Touche pas mon droit de réponse!

La France est un grand pays de culture. Mais c’est aussi une ancienne monarchie à la structure pyramidale, avec des puissants très puissants et des faibles qu’on n’écoute pas. C’est cela que met, pour moi, en lumière le mouvement des «gilets jaunes». Observant Macron tétanisé lors de sa première allocution officielle, j’y ai vu comme un dialogue impossible. Le roi dans son château, le peuple aux barricades. J’ai parfois eu mal à ma Suisse, en 2014 suite à l’acceptation de l’initiative «Contre l’immigration de masse», en 1992 suite au refus de l’adhésion à l’Espace économique européen – avec à chaque fois cette même courte majorité: 50,3%. Mais en Suisse, au moins, on dialogue via les urnes.

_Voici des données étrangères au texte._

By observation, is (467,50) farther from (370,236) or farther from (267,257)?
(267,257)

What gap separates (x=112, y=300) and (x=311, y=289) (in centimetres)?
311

En courant avec mon gilet jaune, j’ai eu cette certitude: jamais je n’aurai besoin d’être un «gilet jaune» ne sachant pas quoi faire pour me faire entendre. La France est un grand pays de culture, mais il faut qu’elle retrouve celle du dialogue. En gros, il faudrait qu’elle muselle Cyril Hanouna et Touche pas à mon poste! puis ressuscite Michel Polac et Droit de réponse.